Néstor Braunstein
Abordaré ciertos aspectos que permiten contraponer las figuras de dos gigantes literarios del siglo XX que son James Joyce, el excelso novelista, y Antonin Artaud, el polígrafo que nunca escribió un relato aunque sí dos obras teatrales y varios guiones cinematográficos. Maravillosos ambos en sus radicales diferencias tanto desde el punto de vista clínico como literario e histórico.
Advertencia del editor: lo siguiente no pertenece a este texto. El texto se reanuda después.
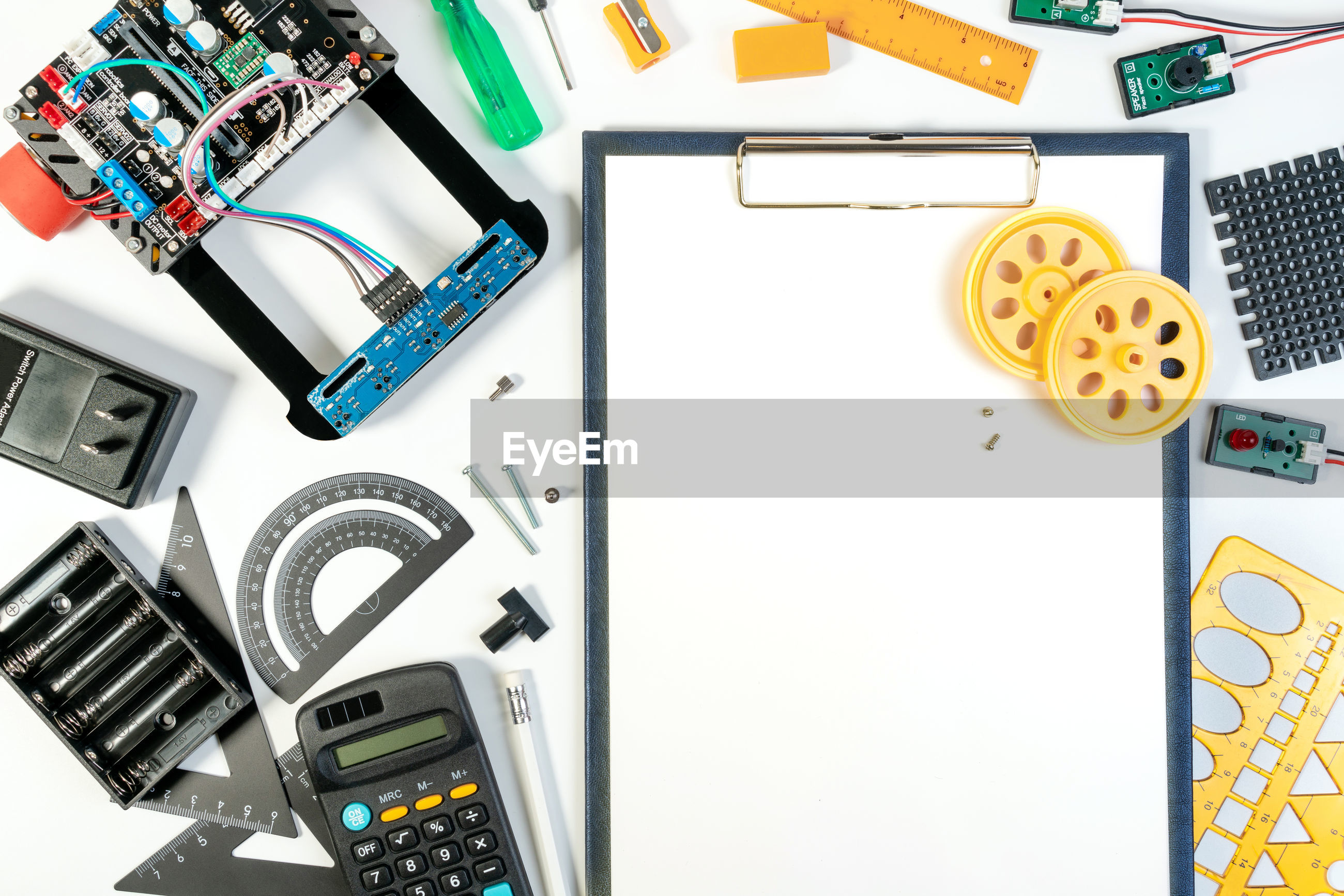 Various objects on white table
Insistiré en un punto específico : la relación que ambos guardaron con el significante de sus nombres propios, el de James Augusta Aloysius Murray Joyce y el de Antoine Marie Joseph Artaud (Antonin Artaud) hijo de Antoine Roi Artaud. Partiendo de esa relación con el nombre podremos vislumbrar la contrastante relación que guardaron a lo largo de sus vidas y expresaron en sus obras con la familia de la que procedían, con el reconocimiento póstumo que asignaban a sus obras y con el uso que de ellas harían los estudiosos y eruditos del futuro.
Desde el punto de vista clínico y en una perspectiva derivada de Freud creo que todo “diagnóstico” que se haga de ellos es una reducción al discurso de la medicina que, rotulándolos, suprimiría la diferencia radical entre ambos. Podrá Lacan preguntarse si Joyce estaba loco o no para agregar a continuación que la mayoría de nosotros lo está. Podrán todos, Lacan incluido, coincidir en la locura de Artaud aun cuando lo exalten como genial.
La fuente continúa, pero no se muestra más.